Les sports sont des jungles où les variables se bousculent : blessures, météo, forme du moment. Le Kelly pur donne souvent des mises absurdes, surtout quand p ≈ 0,55 et b ≈ 2.0. Solution ? Le « fractional Kelly », on ne mise que ½ ou ¼ du résultat. Cela lisse les pertes, évite le blackout après deux mauvaises journées.

Comment caler son modèle ?

Écoute : tes prévisions doivent être calibrées au centimètre. Commence par collecter 10 000 résultats, calcule la vraie probabilité (fréquence de victoire) et compare aux cotes du bookmaker. Si ton modèle surestime systématiquement, ajuste-le. Les bookmakers sont des requins, ils ne laissent aucune marge. Un modèle qui a une edge de +2 % devient déjà rentable sous Kelly.

Gestion dynamique de la bankroll

La bankroll n’est pas un tas de pièces figées. Quand tu gagnes, tu ré‑évalue le capital total et donc le pourcentage à allouer. Quand la série tourne mal, le Kelly te le rappellera, en réduisant la mise à presque zéro. C’est le seul système qui n’exige pas de « stop‑loss » : le math‑problème le fait à ta place.

Exemple concret : football anglais

Supposons que tu aies identifié une sous‑évaluation des matchs du championnat anglais grâce à un modèle de possession. Pour un match, tu estimes p = 0,63 contre une cote de 2,10 (b = 1,10). Kelly plein : (0,63×1,10‑0,37)/1,10 ≈ 0,20. En fractionnel Kelly à ½ : 10 % de la bankroll. Si tu débutes avec 1 000 €, ta mise est de 100 €. Si le pari gagne, la bankroll monte à 1 110 € et la prochaine mise monte à 111 €, créant un effet boule de neige.

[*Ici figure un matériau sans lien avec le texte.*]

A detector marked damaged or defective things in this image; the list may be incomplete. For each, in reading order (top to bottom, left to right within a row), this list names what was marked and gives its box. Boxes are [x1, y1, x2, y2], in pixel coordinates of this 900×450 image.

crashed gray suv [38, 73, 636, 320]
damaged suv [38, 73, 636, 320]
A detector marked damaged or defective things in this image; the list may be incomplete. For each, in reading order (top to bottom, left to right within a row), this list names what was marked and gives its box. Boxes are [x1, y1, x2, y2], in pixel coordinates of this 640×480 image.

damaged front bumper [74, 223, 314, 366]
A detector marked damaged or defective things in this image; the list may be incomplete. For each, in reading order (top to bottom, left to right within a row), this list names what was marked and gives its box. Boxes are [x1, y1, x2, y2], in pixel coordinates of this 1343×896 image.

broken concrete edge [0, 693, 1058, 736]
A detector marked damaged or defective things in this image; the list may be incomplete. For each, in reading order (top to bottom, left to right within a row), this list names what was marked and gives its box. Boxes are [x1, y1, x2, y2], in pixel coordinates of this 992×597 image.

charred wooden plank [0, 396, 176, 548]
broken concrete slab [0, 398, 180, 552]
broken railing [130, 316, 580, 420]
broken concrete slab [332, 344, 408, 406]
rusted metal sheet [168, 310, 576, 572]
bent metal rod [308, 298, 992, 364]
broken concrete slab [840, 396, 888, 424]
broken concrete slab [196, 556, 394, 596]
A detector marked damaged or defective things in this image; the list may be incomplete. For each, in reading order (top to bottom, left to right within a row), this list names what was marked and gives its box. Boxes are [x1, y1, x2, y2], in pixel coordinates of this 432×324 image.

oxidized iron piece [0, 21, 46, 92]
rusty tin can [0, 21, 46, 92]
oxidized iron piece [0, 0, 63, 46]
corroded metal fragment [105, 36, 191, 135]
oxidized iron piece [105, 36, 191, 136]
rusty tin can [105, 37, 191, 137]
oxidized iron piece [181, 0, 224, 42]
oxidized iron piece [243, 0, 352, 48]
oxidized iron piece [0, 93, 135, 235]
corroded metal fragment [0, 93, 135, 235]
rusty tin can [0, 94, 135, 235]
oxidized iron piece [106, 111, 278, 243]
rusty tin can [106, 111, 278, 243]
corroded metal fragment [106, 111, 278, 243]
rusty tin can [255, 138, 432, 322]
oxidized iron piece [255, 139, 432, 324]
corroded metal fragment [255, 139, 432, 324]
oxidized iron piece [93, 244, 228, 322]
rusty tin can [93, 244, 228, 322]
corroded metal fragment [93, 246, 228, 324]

Dangers et pièges à éviter

Ne te laisse pas aveugler par le brillant chiffre du Kelly. Une mauvaise estimation de p multiplie les pertes. Aussi, ne mets jamais tout le capital dans un seul pari, même si le Kelly le suggère. Diversifie les marchés : tennis, basket, e‑sports. La diversification réduit le risque de corrélation défavorable.

Le mot de la fin : passe à l’action

Déploie ton modèle, calcule tes cotes, applique le fractionnel Kelly, ajuste chaque jour et laisse la courbe de ton capital parler. Oublie les paris impulsifs, choisis la rigueur. Et surtout, teste sur un compte dédié avant de foncer sur combineparissportif-fr.com. Ne laisse pas le hasard décider, fais le travail, mise intelligemment. Action : commence dès maintenant à coder ton script Kelly.